Omit every picture while you reproduce the entries that follow word for word.

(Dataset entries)

------------------------

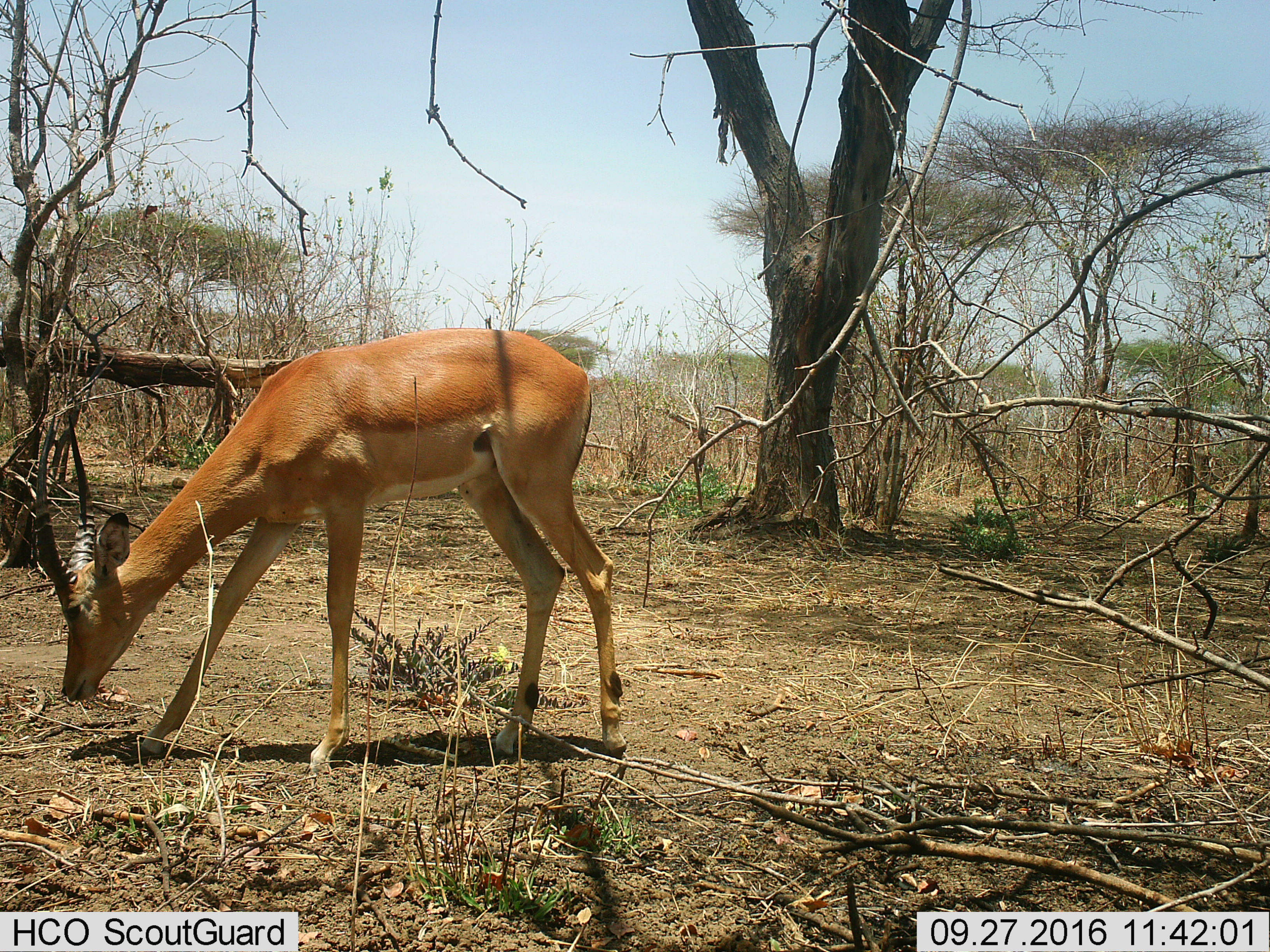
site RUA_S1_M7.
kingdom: Animalia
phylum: Chordata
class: Mammalia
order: Artiodactyla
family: Bovidae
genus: Aepyceros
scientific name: Aepyceros melampus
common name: impala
Impala (Aepyceros melampus), count 1. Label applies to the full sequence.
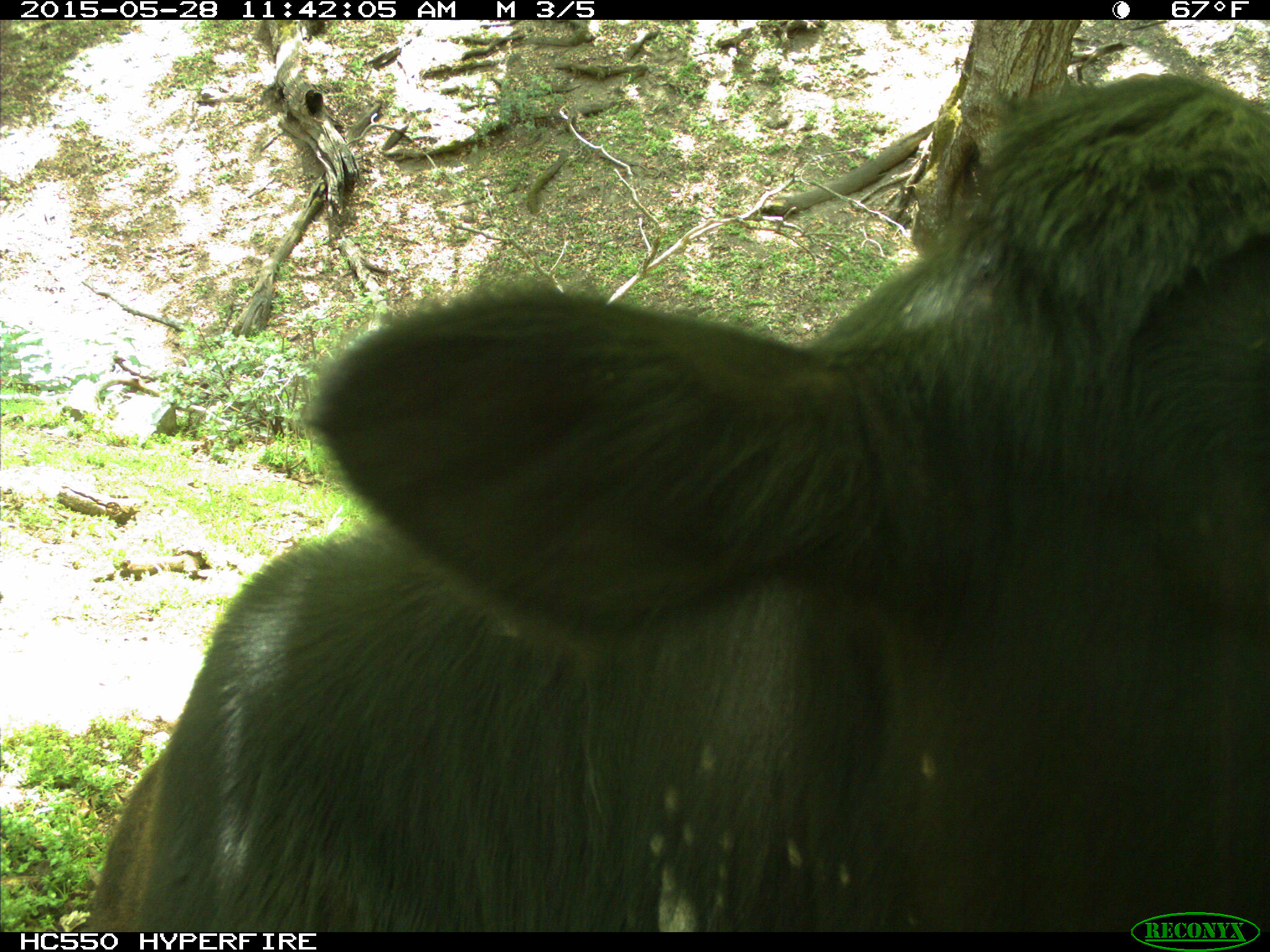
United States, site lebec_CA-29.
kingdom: Animalia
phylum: Chordata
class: Mammalia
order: Artiodactyla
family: Bovidae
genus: Bos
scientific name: Bos taurus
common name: domestic cow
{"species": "Bos taurus (domestic cow)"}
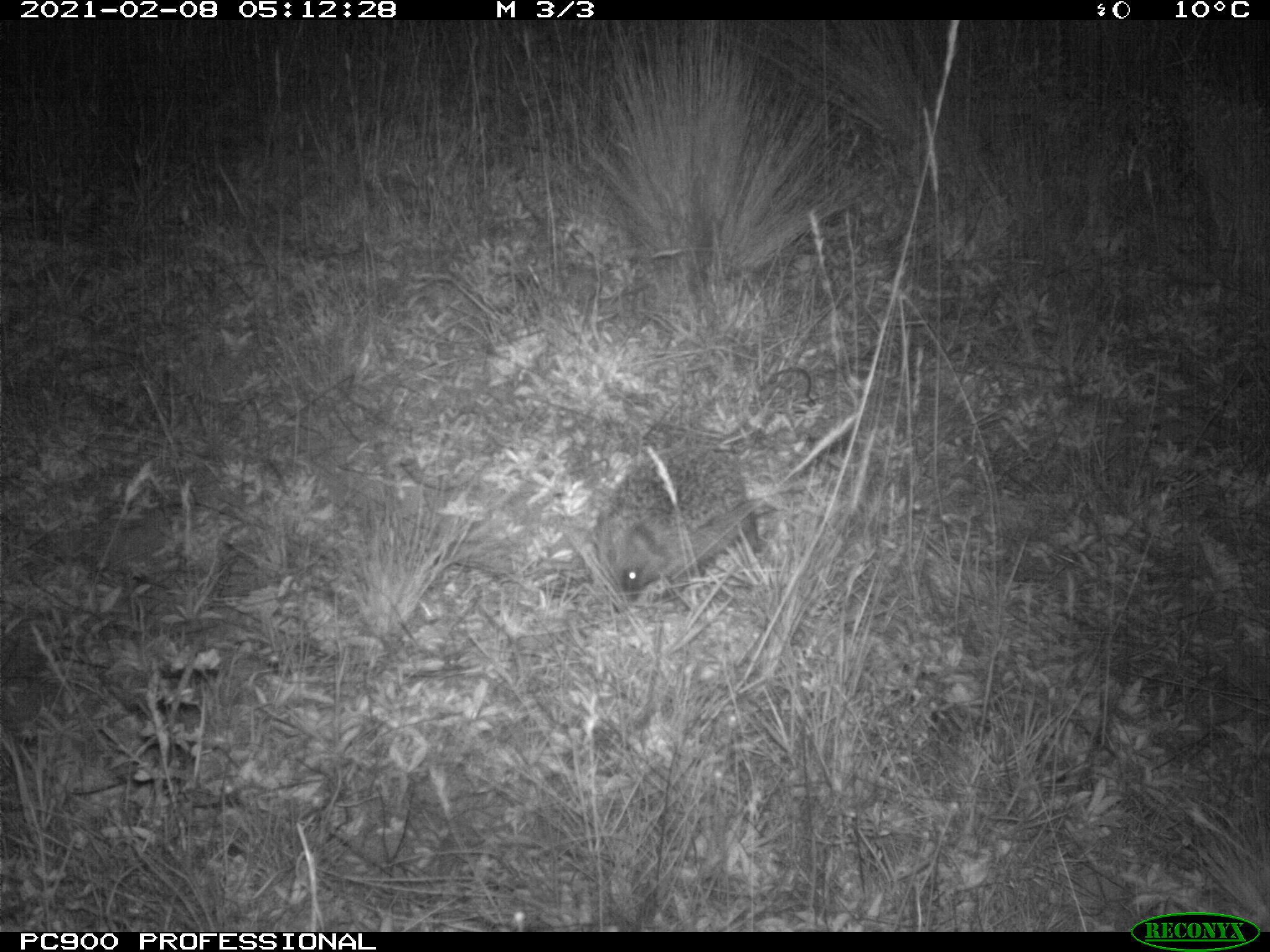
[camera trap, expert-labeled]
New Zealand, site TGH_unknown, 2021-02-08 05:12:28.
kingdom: Animalia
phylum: Chordata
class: Mammalia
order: Eulipotyphla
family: Erinaceidae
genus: Erinaceus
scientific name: Erinaceus europaeus europaeus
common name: european hedgehog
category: hedgehog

------------------------

Solution to this problem:
site RUA_S1_M7.
kingdom: Animalia
phylum: Chordata
class: Mammalia
order: Artiodactyla
family: Bovidae
genus: Aepyceros
scientific name: Aepyceros melampus
common name: impala
Impala (Aepyceros melampus), count 1. Label applies to the full sequence.
United States, site lebec_CA-29.
kingdom: Animalia
phylum: Chordata
class: Mammalia
order: Artiodactyla
family: Bovidae
genus: Bos
scientific name: Bos taurus
common name: domestic cow
{"species": "Bos taurus (domestic cow)"}
[camera trap, expert-labeled]
New Zealand, site TGH_unknown, 2021-02-08 05:12:28.
kingdom: Animalia
phylum: Chordata
class: Mammalia
order: Eulipotyphla
family: Erinaceidae
genus: Erinaceus
scientific name: Erinaceus europaeus europaeus
common name: european hedgehog
category: hedgehog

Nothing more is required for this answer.